Graças a esses aparelhos, é possível regular a intensidade da luminosidade nos postes de luz em razão do movimento de pessoas e carros. O mesmo projeto deve ser replicado em Belgrado, na Sérvia, e Lübeck, na Alemanha.
A hora da virada
No recém-lançado The Fourth Revolution: The Global Race to Reinvent the State (“A Quarta Revolução: a corrida global para reinventar o Estado”, numa tradução livre), John Micklethwait, editor-chefe da revista inglesa
The Economist, e Adrian Wooldridge, um colunista da revista, defendem que a conjuntura política é favorável a mudanças como essas.

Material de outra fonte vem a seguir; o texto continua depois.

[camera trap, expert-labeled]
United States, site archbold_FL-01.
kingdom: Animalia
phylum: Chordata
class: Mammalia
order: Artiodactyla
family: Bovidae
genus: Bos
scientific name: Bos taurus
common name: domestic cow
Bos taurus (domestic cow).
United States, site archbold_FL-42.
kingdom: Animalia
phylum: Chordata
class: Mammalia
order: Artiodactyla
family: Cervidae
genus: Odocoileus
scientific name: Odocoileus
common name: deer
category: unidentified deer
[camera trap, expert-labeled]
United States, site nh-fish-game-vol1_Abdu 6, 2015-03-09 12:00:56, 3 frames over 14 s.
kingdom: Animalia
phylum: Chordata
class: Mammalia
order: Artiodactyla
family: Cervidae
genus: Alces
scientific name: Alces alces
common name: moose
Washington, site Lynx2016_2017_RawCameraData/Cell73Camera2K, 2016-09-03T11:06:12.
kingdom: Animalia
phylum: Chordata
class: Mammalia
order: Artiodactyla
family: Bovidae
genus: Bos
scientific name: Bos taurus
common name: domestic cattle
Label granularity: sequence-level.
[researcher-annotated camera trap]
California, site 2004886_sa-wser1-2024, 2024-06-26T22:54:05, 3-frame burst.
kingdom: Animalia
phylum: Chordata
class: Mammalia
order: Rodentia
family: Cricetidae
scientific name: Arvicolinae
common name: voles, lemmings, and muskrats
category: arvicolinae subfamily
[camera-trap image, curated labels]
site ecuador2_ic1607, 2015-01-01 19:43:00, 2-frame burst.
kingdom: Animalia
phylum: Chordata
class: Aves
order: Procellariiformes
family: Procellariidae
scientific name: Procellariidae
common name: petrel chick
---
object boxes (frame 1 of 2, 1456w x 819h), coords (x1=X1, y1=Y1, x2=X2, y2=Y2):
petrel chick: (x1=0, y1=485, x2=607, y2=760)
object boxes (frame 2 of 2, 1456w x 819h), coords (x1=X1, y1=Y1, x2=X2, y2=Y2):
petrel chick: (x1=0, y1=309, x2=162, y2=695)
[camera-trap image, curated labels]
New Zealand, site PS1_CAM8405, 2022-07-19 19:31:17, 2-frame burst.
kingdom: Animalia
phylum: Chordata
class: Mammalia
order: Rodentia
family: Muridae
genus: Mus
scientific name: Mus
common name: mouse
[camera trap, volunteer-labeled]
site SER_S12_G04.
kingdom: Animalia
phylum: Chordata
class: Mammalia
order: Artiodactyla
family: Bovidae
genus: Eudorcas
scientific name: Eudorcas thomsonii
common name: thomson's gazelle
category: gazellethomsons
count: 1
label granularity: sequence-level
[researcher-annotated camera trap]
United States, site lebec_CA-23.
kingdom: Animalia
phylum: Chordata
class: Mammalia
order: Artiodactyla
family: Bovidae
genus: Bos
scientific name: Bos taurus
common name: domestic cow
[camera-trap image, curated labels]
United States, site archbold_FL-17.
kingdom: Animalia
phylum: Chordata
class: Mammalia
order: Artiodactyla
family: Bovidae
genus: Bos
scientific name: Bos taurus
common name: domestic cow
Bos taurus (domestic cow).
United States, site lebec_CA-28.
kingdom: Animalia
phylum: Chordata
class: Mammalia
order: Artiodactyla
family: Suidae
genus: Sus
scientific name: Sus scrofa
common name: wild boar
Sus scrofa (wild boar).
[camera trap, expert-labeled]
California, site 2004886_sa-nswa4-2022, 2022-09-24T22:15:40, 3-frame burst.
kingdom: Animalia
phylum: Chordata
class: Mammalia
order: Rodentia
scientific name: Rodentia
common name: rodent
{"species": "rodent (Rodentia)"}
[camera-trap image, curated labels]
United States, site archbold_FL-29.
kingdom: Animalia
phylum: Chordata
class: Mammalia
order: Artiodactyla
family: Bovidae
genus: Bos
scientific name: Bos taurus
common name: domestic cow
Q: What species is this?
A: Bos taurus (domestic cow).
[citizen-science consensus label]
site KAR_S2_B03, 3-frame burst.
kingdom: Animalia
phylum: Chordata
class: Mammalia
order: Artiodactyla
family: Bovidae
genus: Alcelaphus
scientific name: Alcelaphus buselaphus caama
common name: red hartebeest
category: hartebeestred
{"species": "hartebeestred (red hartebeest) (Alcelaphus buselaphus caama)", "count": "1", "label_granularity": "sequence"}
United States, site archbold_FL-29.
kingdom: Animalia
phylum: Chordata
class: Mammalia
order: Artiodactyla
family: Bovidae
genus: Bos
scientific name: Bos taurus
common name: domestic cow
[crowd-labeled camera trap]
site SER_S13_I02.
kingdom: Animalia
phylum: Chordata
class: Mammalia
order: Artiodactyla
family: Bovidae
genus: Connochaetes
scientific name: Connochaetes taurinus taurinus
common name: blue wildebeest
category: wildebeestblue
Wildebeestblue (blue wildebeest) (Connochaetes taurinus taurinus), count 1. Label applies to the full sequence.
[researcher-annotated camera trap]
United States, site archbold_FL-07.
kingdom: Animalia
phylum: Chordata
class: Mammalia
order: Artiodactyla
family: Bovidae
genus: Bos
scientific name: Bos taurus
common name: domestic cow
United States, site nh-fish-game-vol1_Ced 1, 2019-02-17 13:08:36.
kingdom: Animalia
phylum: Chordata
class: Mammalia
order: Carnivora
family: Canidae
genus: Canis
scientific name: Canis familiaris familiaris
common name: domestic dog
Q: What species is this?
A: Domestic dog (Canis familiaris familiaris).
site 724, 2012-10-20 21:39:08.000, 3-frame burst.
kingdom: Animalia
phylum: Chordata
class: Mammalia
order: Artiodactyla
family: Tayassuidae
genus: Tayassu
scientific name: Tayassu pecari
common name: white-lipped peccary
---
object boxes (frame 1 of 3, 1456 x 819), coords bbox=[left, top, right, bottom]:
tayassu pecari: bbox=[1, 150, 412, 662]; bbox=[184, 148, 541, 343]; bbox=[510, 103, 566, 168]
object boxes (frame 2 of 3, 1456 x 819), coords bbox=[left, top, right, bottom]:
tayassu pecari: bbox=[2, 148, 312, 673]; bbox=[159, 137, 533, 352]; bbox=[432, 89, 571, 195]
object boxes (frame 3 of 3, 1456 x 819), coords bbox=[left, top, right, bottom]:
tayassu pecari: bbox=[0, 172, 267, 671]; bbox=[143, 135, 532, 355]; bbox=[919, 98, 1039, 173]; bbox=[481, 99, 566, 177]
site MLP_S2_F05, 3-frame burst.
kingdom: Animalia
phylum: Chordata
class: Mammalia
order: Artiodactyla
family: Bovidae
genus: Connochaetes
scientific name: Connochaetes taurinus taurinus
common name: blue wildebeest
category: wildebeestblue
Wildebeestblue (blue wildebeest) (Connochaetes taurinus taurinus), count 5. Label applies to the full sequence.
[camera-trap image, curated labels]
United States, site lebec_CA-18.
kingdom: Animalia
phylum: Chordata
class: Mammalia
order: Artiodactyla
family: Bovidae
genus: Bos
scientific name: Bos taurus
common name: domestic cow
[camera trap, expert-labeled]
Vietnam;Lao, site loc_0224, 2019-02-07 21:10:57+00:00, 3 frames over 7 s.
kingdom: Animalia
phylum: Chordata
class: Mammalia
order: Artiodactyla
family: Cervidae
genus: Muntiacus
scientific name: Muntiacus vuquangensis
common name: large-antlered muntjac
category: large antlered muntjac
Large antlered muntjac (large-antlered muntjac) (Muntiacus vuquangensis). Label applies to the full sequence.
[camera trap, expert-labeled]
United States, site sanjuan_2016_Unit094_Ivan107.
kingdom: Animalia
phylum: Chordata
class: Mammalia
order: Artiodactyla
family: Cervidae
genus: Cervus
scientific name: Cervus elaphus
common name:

“As pessoas estão menos tolerantes com o abismo que se formou entre a eficiência do setor público e a do privado”, diz Micklethwait. Enquanto a produtividade das empresas no Reino Unido cresceu 14% de 1999 a 2010, a do setor público caiu 1%. Nos últimos anos, muitos países se viram obrigados a cortar gastos, o que aumentou o escrutínio sobre como o dinheiro é empregado.
Nas próximas décadas, a pressão deve aumentar sobre os prefeitos. Segundo as Nações Unidas, em dez anos o mundo ganhará 100 municípios com 1 milhão de habitantes. Até 2050, 60% da população mundial viverá nas cidades. A boa notícia é que as prefeituras vão se beneficiar dos avanços tecnológicos, como mostra o exemplo de Barcelona.
“A administração pública e as cidades serão cada vez mais afetadas pela tendência de digitalização”, diz Carlos Ratti, diretor do laboratório Senseable City, dedicado aos estudos urbanos no Massachusetts Institute of Technology (MIT).
A eletricidade levou 50 anos para chegar a metade dos lares americanos. O telefone, sete décadas. A internet conseguiu esse feito em uma década e hoje também está nas ruas por meio dos celulares.
Com tanta novidade a caminho, seria um enorme erro não preparar o funcionalismo para esse novo mundo. As inovações, afinal, exigirão uma capacidade de gestão muito maior. Não custa lembrar: a outra metade da população mundial está ávida para migrar para as cidades.